Section: New Results
Bridging the gap between performance and bounds of Cholesky factorization on heterogeneous platforms
Participants : Emmanuel Agullo [Inria Bordeaux Sud-Ouest] , Olivier Beaumont [Inria Bordeaux Sud-Ouest] , Lionel Eyraud-Dubois [Inria Bordeaux Sud-Ouest] , Julien Herrmann, Suraj Kumar [Inria Bordeaux Sud-Ouest] , Loris Marchal, Samuel Thibault [Inria Bordeaux Sud-Ouest] .

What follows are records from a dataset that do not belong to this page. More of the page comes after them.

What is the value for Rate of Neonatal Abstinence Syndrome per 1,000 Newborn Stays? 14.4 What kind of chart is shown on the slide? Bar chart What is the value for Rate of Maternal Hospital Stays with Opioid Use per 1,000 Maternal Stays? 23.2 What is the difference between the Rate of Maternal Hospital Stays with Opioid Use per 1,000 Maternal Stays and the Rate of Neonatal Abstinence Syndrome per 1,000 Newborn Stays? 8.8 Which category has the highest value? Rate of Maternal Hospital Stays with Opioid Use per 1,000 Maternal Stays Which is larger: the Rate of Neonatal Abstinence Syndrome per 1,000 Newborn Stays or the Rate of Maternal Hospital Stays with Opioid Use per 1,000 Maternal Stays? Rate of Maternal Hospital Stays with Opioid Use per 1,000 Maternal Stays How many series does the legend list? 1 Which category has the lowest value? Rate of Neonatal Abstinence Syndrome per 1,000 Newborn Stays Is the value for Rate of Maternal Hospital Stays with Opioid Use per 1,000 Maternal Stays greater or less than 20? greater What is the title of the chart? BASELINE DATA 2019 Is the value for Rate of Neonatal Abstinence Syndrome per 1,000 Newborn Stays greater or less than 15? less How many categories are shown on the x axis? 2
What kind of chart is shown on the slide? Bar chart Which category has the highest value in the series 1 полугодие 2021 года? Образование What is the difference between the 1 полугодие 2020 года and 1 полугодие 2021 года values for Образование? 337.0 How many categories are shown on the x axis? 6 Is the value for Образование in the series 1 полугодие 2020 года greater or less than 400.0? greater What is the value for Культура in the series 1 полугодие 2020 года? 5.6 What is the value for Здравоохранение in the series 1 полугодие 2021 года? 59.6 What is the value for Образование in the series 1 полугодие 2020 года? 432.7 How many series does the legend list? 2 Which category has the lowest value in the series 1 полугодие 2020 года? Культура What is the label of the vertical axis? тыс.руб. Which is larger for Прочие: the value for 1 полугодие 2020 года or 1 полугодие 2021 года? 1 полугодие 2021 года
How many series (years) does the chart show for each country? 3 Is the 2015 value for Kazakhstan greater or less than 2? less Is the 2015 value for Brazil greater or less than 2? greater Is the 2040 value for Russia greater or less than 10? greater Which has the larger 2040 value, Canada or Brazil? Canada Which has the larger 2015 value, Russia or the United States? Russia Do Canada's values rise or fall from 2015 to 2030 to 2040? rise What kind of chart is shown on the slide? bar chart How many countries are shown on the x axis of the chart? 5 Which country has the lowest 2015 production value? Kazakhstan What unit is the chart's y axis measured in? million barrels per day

In this work, we consider the problem of allocating and scheduling dense linear application on fully heterogeneous platforms made of CPUs and GPUs. More specifically, we focus on the Cholesky factorization since it exhibits the main features of such problems. Indeed, the relative performance of CPU and GPU highly depends on the sub-routine: GPUs are for instance much more efficient to process regular kernels such as matrix-matrix multiplications rather than more irregular kernels such as matrix factorization. In this context, one solution consists in relying on dynamic scheduling and resource allocation mechanisms such as the ones provided by PaRSEC or StarPU. We analyze the performance of dynamic schedulers based on both actual executions and simulations, and we investigate how adding static rules based on an offline analysis of the problem to their decision process can indeed improve their performance, up to reaching some improved theoretical performance bounds which we introduce [17] .